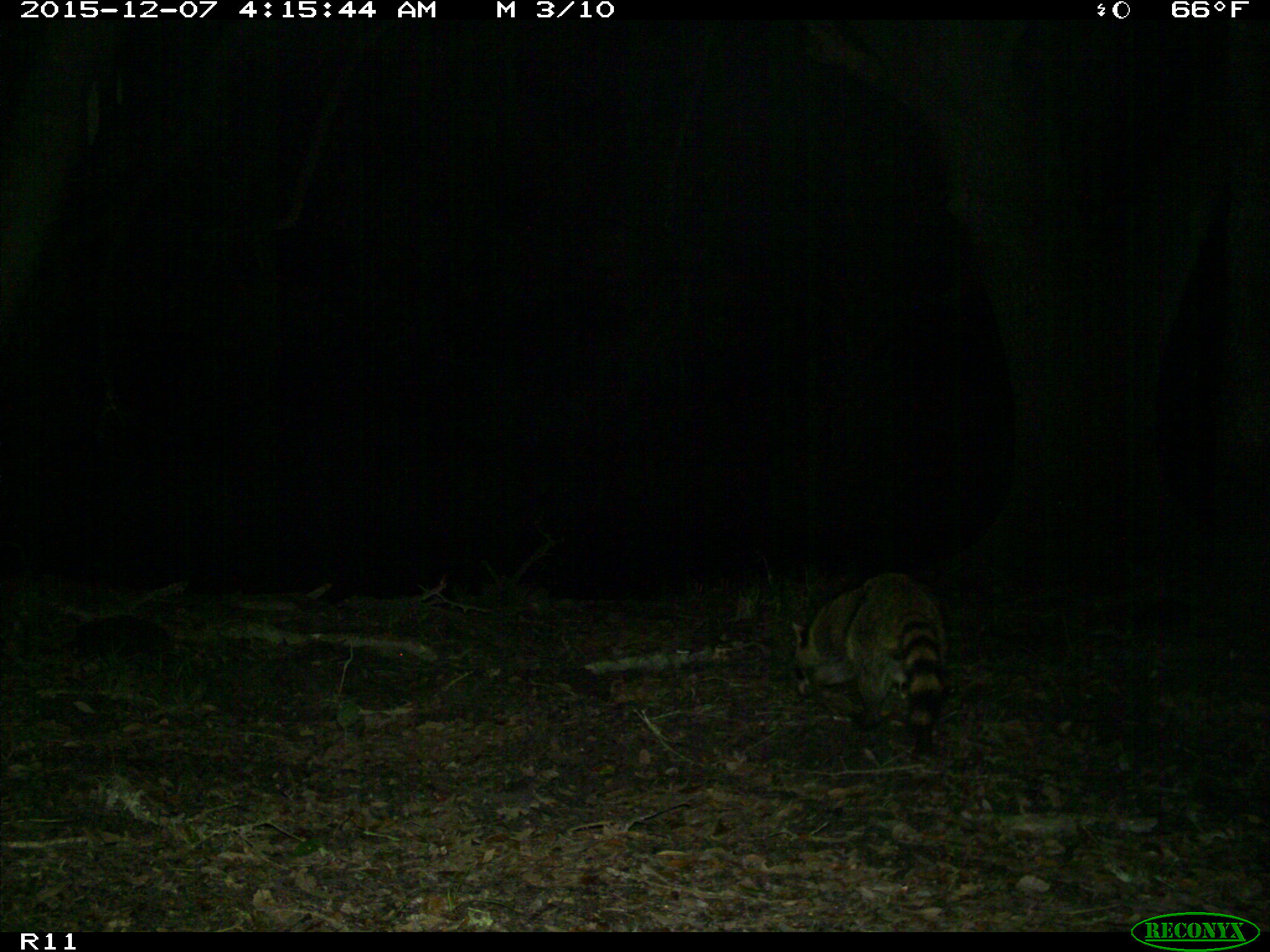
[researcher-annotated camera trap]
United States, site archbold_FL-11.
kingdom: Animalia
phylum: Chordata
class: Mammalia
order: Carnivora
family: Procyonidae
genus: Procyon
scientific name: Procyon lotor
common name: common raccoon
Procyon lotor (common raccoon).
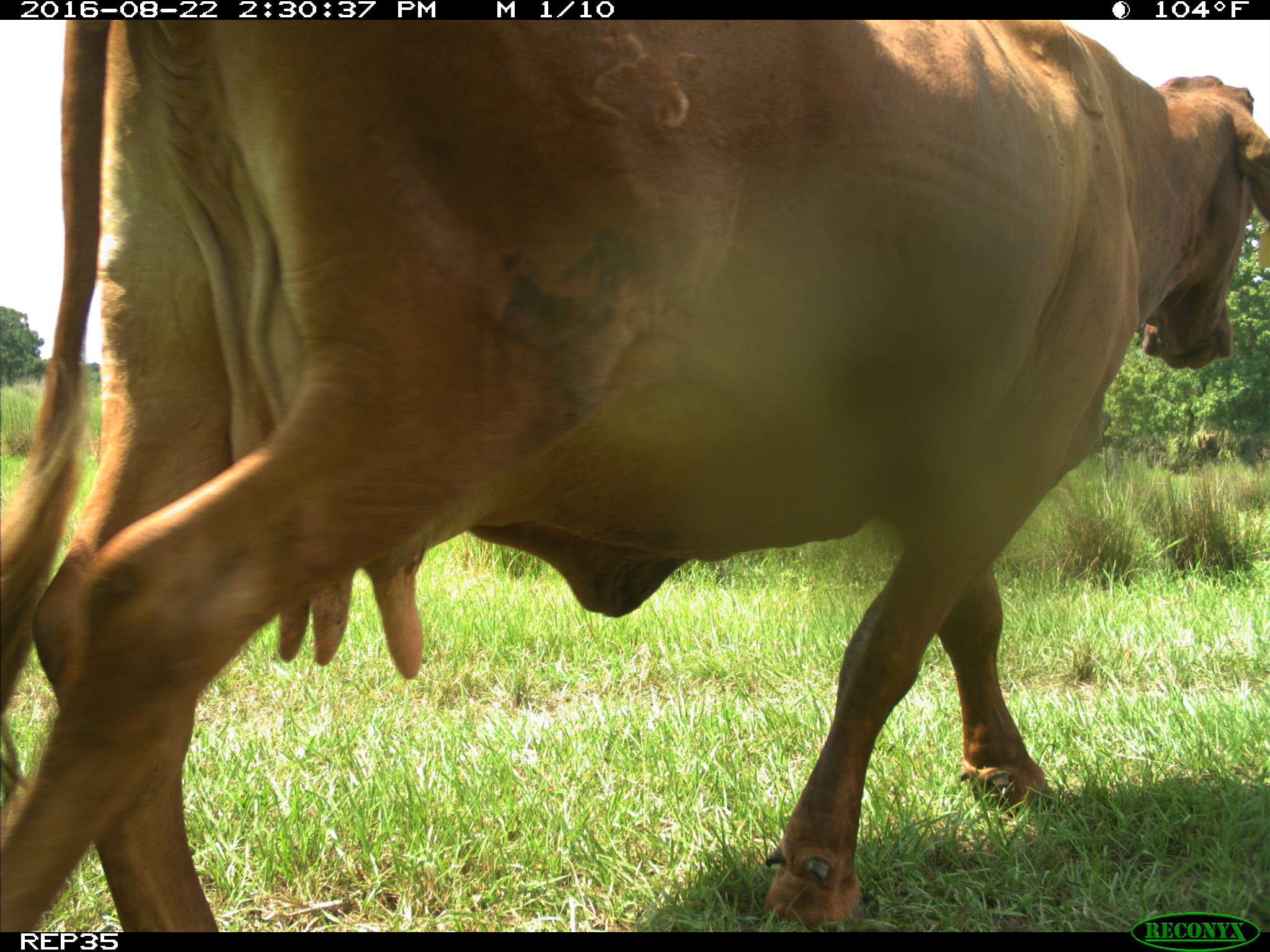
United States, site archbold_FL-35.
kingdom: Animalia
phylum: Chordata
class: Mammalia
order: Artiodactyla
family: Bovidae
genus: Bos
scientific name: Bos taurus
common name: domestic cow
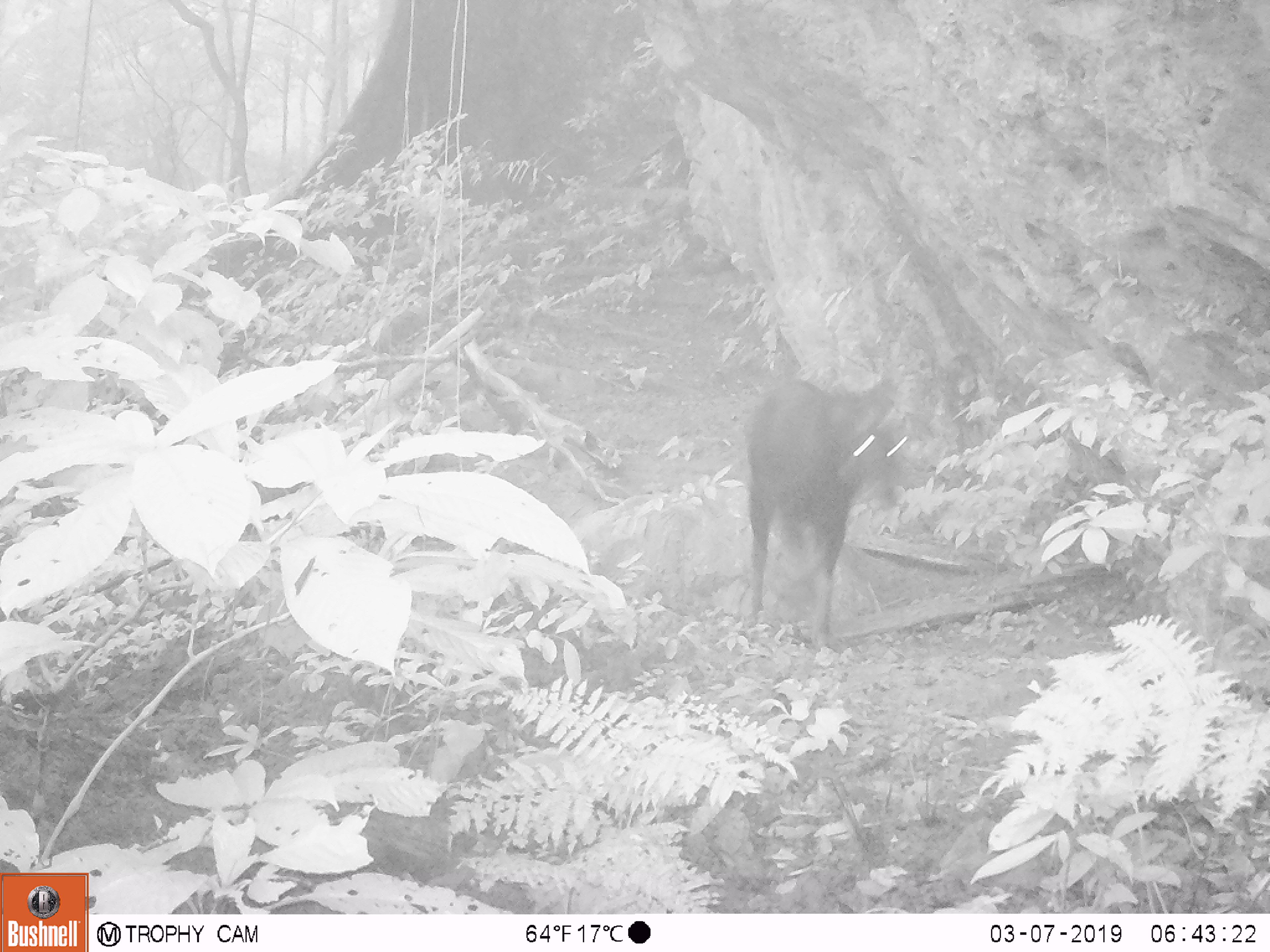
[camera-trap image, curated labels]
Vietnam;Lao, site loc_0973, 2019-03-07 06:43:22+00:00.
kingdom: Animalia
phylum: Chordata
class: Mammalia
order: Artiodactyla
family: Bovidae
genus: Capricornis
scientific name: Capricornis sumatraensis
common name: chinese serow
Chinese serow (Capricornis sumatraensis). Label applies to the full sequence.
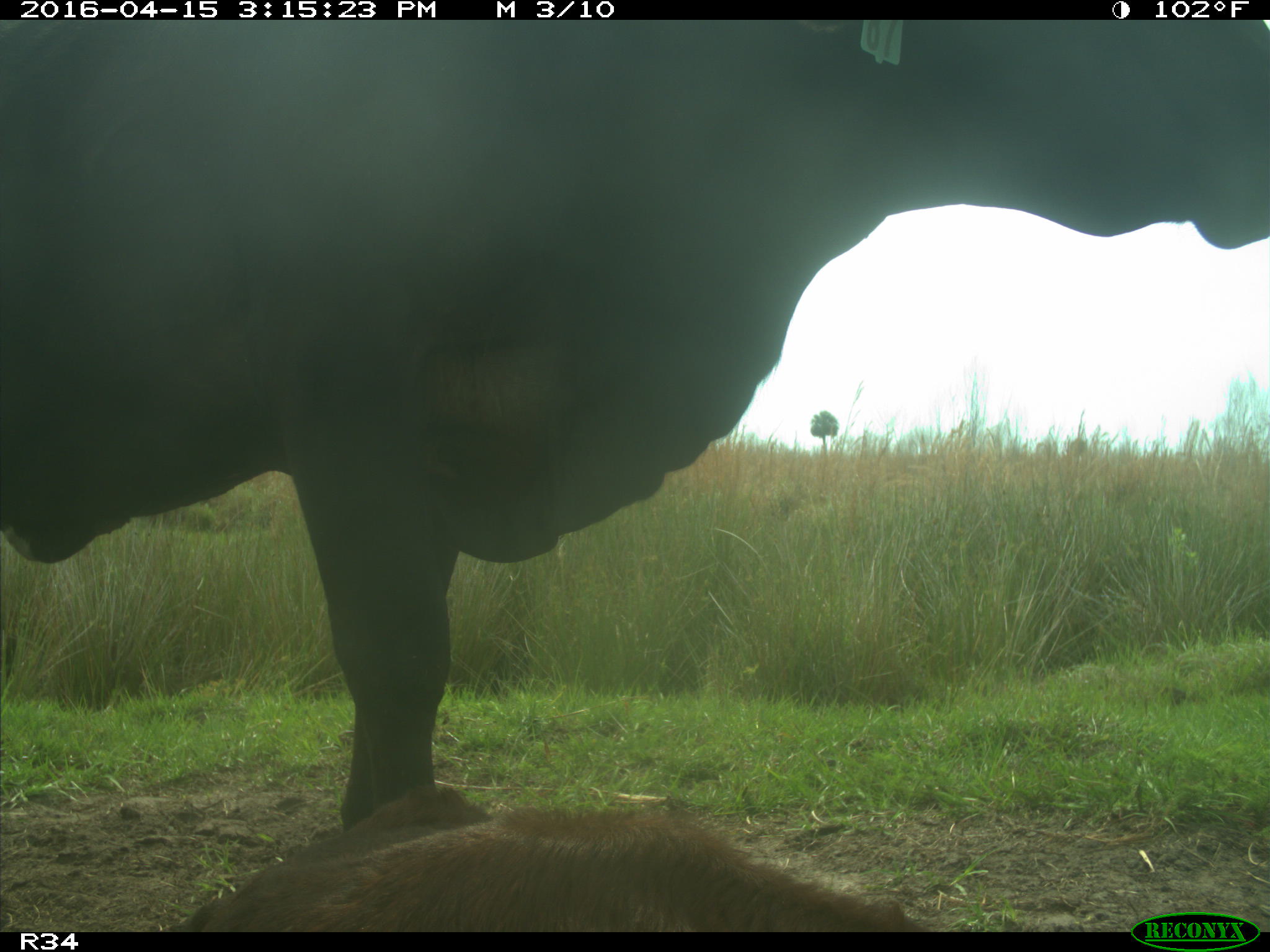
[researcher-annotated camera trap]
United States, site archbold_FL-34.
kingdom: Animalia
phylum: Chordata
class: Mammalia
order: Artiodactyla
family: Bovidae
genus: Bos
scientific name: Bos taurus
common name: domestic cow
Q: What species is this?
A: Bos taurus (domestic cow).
━━━
• _What this task involves_: This task calls for an exact copy of the data above, without pictures.

• _Written solution_:
[researcher-annotated camera trap]
United States, site archbold_FL-11.
kingdom: Animalia
phylum: Chordata
class: Mammalia
order: Carnivora
family: Procyonidae
genus: Procyon
scientific name: Procyon lotor
common name: common raccoon
Procyon lotor (common raccoon).
United States, site archbold_FL-35.
kingdom: Animalia
phylum: Chordata
class: Mammalia
order: Artiodactyla
family: Bovidae
genus: Bos
scientific name: Bos taurus
common name: domestic cow
[camera-trap image, curated labels]
Vietnam;Lao, site loc_0973, 2019-03-07 06:43:22+00:00.
kingdom: Animalia
phylum: Chordata
class: Mammalia
order: Artiodactyla
family: Bovidae
genus: Capricornis
scientific name: Capricornis sumatraensis
common name: chinese serow
Chinese serow (Capricornis sumatraensis). Label applies to the full sequence.
[researcher-annotated camera trap]
United States, site archbold_FL-34.
kingdom: Animalia
phylum: Chordata
class: Mammalia
order: Artiodactyla
family: Bovidae
genus: Bos
scientific name: Bos taurus
common name: domestic cow
Q: What species is this?
A: Bos taurus (domestic cow).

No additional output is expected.